Glossar
Dollar-Cost-Averaging (DCA)
Aktualisiert 12. Juni 2026
Dollar-Cost-Averaging (DCA) ist eine Investitionsmethode, bei der ein Anleger in regelmäßigen Abständen stets denselben Geldbetrag in einen Vermögenswert investiert – unabhängig vom aktuellen Marktpreis.
Funktionsweise
Der Mechanismus folgt einer einfachen Logik: Wer beispielsweise jeden Monat 100 Euro in Bitcoin investiert, kauft bei niedrigen Kursen automatisch mehr Einheiten und bei hohen Kursen weniger. Über einen längeren Zeitraum ergibt sich daraus ein Durchschnittspreis, der tendenziell unter dem Preis liegt, den ein einmaliger Kauf zum ungünstigsten Zeitpunkt erzeugt hätte. Der Anleger muss weder Hochs noch Tiefs vorhersagen – das Intervall ersetzt das Urteilsvermögen.

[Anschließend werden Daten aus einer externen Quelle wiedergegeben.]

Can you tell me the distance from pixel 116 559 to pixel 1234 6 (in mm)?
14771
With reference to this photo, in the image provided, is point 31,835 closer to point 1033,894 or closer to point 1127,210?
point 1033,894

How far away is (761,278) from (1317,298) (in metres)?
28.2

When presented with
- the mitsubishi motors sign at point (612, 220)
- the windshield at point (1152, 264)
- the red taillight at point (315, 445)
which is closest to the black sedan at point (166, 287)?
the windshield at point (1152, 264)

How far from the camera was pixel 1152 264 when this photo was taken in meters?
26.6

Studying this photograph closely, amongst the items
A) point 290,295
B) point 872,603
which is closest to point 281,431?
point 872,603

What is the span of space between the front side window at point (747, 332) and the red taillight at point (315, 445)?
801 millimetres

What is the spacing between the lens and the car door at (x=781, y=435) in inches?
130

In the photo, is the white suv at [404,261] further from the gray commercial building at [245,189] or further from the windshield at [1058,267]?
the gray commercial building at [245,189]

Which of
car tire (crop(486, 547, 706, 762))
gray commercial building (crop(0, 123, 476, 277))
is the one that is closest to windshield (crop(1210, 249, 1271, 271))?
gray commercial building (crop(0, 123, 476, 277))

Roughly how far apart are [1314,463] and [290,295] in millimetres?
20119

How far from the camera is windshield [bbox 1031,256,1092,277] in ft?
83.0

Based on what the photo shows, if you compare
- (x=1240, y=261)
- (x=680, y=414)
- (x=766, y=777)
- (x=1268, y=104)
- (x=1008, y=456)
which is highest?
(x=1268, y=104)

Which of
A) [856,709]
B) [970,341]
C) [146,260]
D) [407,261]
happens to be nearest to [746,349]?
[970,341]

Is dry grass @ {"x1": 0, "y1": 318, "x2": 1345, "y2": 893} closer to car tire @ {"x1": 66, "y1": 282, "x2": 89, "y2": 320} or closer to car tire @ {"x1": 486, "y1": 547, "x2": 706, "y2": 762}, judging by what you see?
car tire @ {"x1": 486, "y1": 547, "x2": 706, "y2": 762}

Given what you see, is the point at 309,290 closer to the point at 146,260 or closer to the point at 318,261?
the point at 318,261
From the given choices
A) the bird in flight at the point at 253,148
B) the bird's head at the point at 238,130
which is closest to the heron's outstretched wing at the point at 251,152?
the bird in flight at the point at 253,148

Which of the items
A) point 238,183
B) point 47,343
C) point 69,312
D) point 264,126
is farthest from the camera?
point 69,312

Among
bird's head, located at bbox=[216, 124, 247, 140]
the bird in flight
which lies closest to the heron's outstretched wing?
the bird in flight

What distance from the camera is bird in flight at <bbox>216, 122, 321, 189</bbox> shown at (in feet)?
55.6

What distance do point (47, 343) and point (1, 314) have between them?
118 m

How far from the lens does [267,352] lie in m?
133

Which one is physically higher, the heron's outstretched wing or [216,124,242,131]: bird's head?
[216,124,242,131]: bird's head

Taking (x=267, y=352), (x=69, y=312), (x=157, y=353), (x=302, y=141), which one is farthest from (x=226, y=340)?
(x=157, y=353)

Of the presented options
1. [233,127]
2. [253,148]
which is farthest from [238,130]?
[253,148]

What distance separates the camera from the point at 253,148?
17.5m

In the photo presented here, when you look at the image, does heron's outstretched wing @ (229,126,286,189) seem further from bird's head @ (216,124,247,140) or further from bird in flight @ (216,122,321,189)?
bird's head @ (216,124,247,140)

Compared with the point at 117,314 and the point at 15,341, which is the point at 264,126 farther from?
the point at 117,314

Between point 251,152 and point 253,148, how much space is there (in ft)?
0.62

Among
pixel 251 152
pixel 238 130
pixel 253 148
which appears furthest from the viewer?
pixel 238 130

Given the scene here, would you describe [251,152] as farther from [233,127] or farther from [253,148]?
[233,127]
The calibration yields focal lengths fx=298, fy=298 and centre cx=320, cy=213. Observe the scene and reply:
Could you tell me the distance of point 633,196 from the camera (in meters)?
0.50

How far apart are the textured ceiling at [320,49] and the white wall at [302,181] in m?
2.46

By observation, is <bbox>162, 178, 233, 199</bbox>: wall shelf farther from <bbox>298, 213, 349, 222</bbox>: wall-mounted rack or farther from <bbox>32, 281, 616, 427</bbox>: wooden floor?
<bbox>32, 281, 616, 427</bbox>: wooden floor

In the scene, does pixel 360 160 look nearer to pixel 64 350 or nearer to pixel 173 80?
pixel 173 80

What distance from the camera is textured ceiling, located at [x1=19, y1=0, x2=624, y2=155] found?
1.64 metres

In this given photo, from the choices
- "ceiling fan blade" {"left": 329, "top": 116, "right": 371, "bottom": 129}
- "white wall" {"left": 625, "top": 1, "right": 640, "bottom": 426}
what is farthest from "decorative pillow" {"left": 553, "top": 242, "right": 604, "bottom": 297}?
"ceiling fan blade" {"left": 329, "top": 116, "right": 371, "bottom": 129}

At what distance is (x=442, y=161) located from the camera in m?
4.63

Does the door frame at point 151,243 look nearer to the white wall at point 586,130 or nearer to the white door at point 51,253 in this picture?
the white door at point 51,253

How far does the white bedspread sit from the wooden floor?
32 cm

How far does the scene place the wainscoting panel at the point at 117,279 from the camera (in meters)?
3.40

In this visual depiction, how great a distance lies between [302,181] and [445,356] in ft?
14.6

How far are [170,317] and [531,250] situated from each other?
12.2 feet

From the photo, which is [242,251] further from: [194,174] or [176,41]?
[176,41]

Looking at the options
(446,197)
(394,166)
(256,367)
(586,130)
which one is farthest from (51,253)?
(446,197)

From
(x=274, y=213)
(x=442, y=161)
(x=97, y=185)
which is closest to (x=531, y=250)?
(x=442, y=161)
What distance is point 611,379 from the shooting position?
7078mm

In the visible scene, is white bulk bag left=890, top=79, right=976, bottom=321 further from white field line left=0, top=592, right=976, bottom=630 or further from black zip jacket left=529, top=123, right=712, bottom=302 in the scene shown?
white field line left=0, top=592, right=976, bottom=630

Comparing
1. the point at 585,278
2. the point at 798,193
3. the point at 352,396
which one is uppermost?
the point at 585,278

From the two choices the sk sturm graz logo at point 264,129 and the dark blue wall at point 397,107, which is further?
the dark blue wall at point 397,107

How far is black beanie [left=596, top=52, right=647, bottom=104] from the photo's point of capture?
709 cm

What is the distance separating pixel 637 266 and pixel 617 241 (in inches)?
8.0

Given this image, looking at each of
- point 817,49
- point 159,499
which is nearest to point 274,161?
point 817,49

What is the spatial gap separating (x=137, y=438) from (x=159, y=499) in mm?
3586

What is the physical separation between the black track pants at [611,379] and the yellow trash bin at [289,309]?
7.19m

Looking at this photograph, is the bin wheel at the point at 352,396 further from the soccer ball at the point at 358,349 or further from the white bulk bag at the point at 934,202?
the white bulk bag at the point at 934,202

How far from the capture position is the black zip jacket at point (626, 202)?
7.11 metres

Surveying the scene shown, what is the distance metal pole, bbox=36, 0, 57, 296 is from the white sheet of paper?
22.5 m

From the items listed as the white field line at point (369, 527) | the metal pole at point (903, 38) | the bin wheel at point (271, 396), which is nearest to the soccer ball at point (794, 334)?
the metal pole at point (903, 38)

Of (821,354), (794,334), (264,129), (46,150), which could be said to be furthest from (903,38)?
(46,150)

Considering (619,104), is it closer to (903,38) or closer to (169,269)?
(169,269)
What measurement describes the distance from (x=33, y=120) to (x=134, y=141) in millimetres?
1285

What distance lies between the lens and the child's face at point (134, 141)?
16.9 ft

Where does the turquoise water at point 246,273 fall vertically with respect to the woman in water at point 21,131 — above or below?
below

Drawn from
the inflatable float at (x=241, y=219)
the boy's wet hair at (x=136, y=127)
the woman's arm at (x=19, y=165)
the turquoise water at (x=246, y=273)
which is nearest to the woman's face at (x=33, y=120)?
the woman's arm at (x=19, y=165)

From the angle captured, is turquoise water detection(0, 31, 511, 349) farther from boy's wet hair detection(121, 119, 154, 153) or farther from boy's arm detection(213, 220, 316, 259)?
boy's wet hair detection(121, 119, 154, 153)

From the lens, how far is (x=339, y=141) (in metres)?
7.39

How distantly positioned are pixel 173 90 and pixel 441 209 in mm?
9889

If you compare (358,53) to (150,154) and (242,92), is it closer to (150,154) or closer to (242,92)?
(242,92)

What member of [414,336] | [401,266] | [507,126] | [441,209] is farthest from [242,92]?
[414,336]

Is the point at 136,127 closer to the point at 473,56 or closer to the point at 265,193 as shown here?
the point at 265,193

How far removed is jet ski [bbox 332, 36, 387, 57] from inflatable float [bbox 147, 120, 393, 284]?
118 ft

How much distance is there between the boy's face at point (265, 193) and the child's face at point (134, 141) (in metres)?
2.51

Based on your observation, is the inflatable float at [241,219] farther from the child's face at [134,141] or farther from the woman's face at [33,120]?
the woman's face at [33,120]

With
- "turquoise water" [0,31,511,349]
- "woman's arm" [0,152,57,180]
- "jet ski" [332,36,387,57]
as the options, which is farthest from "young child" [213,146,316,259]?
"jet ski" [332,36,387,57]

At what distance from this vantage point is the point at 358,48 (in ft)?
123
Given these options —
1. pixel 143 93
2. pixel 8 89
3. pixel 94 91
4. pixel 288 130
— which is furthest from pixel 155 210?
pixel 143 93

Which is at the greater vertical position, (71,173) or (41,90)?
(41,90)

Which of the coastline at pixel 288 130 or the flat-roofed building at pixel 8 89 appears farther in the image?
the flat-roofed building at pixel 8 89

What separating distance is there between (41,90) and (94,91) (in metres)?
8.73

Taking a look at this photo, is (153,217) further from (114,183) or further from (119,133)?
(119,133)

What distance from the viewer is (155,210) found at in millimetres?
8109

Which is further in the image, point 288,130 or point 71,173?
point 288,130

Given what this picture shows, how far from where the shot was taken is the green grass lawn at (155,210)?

Benjamin Graham beschrieb diesen Ansatz bereits als Strategie, bei der Anleger monatlich oder quartalsweise denselben Betrag in Aktien investieren, um einen zufriedenstellenden Gesamtpreis zu erzielen. DCA ist damit kein neues Konzept, sondern eine seit Jahrzehnten etablierte Methode – angewendet bei Aktien, ETFs, Investmentfonds und Kryptowährungen.
Risikomanagement, nicht Renditemaximierung
Ein häufiges Missverständnis: DCA ist kein Werkzeug, um die höchstmögliche Rendite zu erzielen. Die Methode zielt primär darauf ab, das Timing-Risiko zu reduzieren – also das Risiko, einen Großteil des Kapitals kurz vor einem starken Kursrückgang einzusetzen. Wer eine größere Summe auf mehrere Kaufzeitpunkte verteilt, dämpft den Einfluss kurzfristiger Preisschwankungen auf den Gesamteinstiegspreis.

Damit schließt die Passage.